Letting Life Shine Requires Changing Public Opinion
Each person has unique abilities and talents with which they can contribute to the world. Whether it be through sharing God's Word, playing music, painting, writing, cooking and baking, or anything else, everyone can do something to be a blessing to others given the opportunity. Tragically, abortion has taken this opportunity from over sixty-three million people – more than the populations of California and Florida combined – in the United States alone since 1973. These are 63,000,000 unique human beings who could have made incredible contributions to society had their lives not been violently taken through abortion. While a person's value is, of course, not determined by what they can do for others, this is yet another reason why abortion must be abolished. The lives already lost to abortion can never be replaced, but we can, and must, work to prevent more lives from being taken.

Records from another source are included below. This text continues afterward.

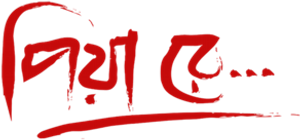 Piya Re — Logos 1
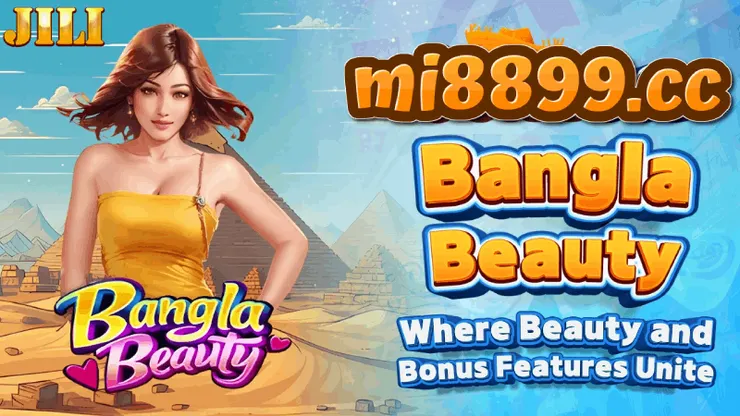 bangla-beauty-jili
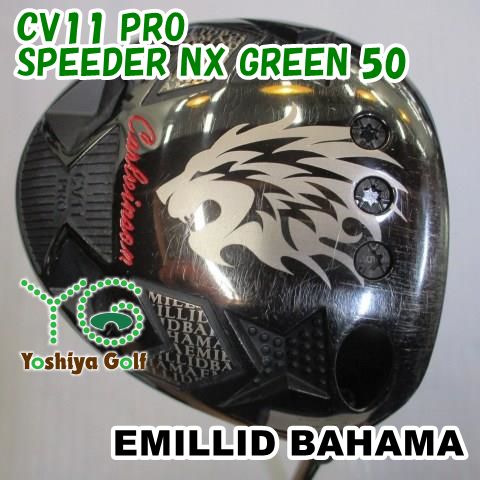 エミリッドバハマ cv11pro ANKAA アンカーシャフト6S エミリッドバハマ cv11pro ANKAA アンカーシャフト6S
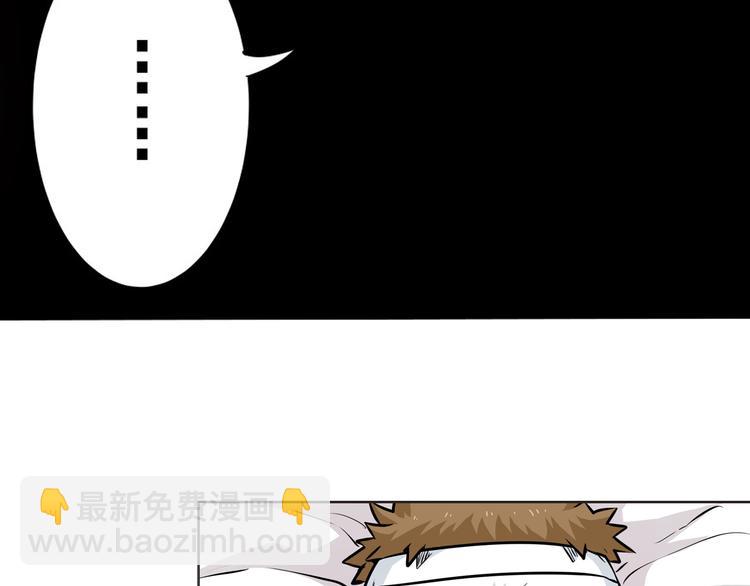 🍜英雄再临（英雄？我早就不当了） 第6话 第2页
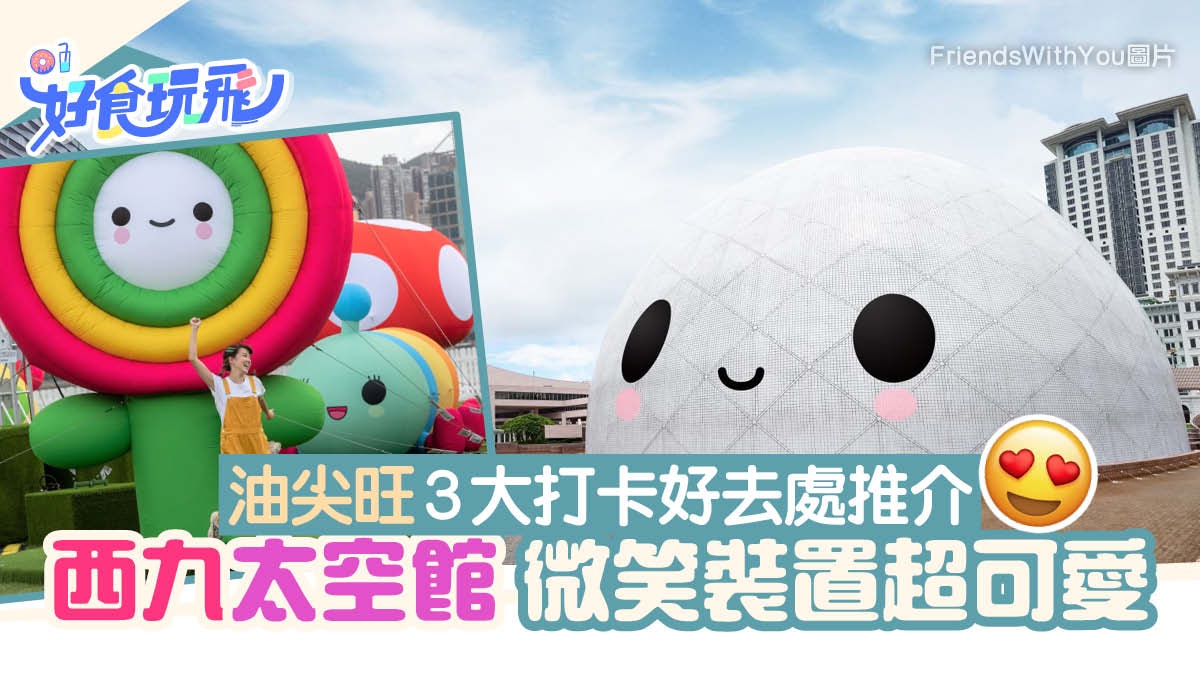 太空館微笑菠蘿包、西九文化區白雲超可愛!油尖旺3大打卡好去處 太空館微笑菠蘿包、西九文化區白雲超可愛!油尖旺3大打卡好去處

Abortion is inherently immoral, as its sole goal is to cause the death of an innocent person. Despite the clear moral issue, many people believe that abortion is necessary, or that it is justified under most or all circumstances. This is not true; nothing can justify the deliberate, premeditated taking of an innocent life. In many ways, today's abortion debate is similar to the debate over slavery in the early nineteenth century. At that time, many people thought that it would be impossible to abolish slavery and even believed slavery was good; it was seen as an essential part of the economies of the southern states. Some people who did recognize the moral problem saw slavery as a necessary evil. Even in the North, only a small fraction of people were abolitionists. While slavery was legally abolished as a result of the Civil War, it would almost certainly have still became unpopular with the people had the war not taken place, as shown by the fact that slavery did not immediately lose all public support after the war, but has now been universally rejected for many years. This would have led to the abolition of slavery through peaceful political processes. The same type of change in public opinion can happen with abortion. The widespread public support for abortion “rights” in many states today does not mean that abortion will remain popular or legal forever in these places. By working to change public opinion, we can abolish abortion through peaceful political processes. In the current political environment, the idea of abolishing abortion nationwide seems impossible, but we must remember that changes in government start with changes in opinion. Abortion will be legal as long as it is popular. We must work to show the tragic consequences of abortion, including the loss of the contributions to society its victims could have made. Now that the Supreme Court has overturned Roe v. Wade, the next step toward abolishing abortion and letting life shine is to change public opinion.